Based on a lifetime of learning, I agree that the biblical response to an abuser is to confront them in love and not to enable them. I do not believe a woman should tolerate abuse. But sinful anger is not the right motivation. As Christians, our motive should be love. I'm certainly not saying this is easy to do. But it should be the goal of a Christian.

Bridges makes it clear that there is such a thing as righteous anger. But righteous anger is not self-serving. Righteous anger would be demonstrated by confronting wrong behavior with the desire to see the abuser repent and a relationship restored. Obviously, this will not happen in all cases. But when following biblical principles, the goal is a pure heart, to love as God loves, and to glorify God in all of our circumstances; not necessarily to get the end result we desire.

I have learned that I have to leave the outcome to God and trust Him that He is working all things for my good. If my trust is fully in Him, I am free to live a life of obedience to Him and not live in fear of how I might be exploited by doing so.

I don't agree that the right motive for fleeing abuse is getting angry about lost personhood. I think the goal, as a Christian, is to be motivated by love in every situation. In a case of abuse, we must love the abuser enough to confront their behavior and not contribute to their self-destruction by enabling them. Enabling is the coward's way. Enabling is the self-loving way (trying to avoid someone else's anger and protect myself at all cost). And let me make it clear that I indict myself with that statement. In my desire to be loved and valued, I have enabled many times. But there is a difference in confronting in love and confronting in self-love. I am not an advocate of self-love. I don't think that's the Gospel. I know you probably disagree with me on this. And that's okay.
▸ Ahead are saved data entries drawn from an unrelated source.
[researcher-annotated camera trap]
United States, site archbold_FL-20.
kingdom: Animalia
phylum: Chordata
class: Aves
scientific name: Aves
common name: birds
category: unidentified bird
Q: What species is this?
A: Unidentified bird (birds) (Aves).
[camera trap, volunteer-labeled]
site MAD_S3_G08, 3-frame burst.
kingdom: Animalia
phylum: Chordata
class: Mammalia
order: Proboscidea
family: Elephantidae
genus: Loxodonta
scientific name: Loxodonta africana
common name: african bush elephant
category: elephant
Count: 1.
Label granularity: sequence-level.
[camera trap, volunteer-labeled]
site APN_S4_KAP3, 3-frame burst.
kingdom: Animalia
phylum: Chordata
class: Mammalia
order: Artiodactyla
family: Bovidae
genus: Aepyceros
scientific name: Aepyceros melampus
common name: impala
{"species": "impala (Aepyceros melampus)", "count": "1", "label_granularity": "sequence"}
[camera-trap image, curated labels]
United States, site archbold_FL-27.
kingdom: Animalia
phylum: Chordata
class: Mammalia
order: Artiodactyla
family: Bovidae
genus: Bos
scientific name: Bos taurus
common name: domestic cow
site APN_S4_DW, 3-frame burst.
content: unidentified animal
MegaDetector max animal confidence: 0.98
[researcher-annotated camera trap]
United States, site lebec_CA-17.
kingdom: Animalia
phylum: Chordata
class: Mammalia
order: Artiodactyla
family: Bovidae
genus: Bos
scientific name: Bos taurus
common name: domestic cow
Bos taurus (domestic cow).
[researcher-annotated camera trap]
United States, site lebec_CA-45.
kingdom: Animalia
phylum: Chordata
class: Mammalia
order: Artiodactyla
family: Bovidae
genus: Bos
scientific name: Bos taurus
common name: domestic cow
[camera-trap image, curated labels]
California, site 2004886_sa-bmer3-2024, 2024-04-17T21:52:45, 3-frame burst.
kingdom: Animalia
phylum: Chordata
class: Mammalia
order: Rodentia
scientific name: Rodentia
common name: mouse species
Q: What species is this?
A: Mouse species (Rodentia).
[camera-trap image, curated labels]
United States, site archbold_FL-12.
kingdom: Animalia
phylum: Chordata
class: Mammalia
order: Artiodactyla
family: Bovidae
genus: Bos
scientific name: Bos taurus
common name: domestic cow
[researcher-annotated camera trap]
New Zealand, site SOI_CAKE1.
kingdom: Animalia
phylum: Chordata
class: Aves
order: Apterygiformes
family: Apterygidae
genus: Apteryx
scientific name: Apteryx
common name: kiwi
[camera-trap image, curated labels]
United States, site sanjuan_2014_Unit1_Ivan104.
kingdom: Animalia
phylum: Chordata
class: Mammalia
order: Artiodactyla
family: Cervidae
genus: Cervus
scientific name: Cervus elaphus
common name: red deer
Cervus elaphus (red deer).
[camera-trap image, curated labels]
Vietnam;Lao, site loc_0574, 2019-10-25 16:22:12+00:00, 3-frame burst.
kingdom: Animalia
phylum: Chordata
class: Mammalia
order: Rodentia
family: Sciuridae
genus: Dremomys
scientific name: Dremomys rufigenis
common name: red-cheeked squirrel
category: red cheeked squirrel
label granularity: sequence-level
Thanks for the thoughtful comments!
Shari said…
I just finished the book "Christ and Culture Revisited" by D. A. Carson.(A challenging read, but I plowed through to the end!) In his conclusion, Carson wrote these words, which apply to many of our challenges in attempting to respond biblically to difficult or extreme situations within relationships or within our culture.

He stated it this way:

"...[C]omplexity will mandate our service, without insisting that things turn out a certain way: we learn to trust and obey and leave the results to God, for we learn from both Scripture and history that sometimes faithfulness leads to awakening and reformation, sometimes to persecution and violence, and sometimes to both."